Clay examines his fingernails. When he responds, his voice chills like frost forming on a windowpane. “Thank you, Erik. You can go back to your office. I’m sure Jarvis will speak to you later.”

With a shaky wave of assent, Erik sweeps up his broken glasses and wobbles off our screen.

Clay runs his fingers through his crew-cut. “Where do we go from here? And the more important question—is this incompetence, or sabotage?”

Around both tables, we cast uneasy glances. Hack attacks are an occupational hazard. But no one wants to think that someone in the company is intentionally trying to destroy the system. Still, now that it’s out there, we have to take it seriously.

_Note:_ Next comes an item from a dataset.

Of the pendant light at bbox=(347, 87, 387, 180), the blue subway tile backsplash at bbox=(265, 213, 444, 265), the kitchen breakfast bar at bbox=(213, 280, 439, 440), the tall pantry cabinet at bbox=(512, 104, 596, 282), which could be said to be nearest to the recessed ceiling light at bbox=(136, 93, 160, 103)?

Metin chimes in. “There’s been an escalation of Russian activity on banks.”

“Anything from the services?” I ask.

She shakes her head. “Not so far, but if word gets out about our problems, they’ll come sniffing around.” Bank security software is always subject to governmental interest.

“Should we contact them before they barge in?”

“No.” Clay’s bark is decisive. “For now, we will treat this as an internal matter.”

“I think we need to explore all the possibilities. We may uncover sloppy coding.” Jarvis tries to sound optimistic.

I jot down notes. “Who can start looking through the personnel files and the coding logs?”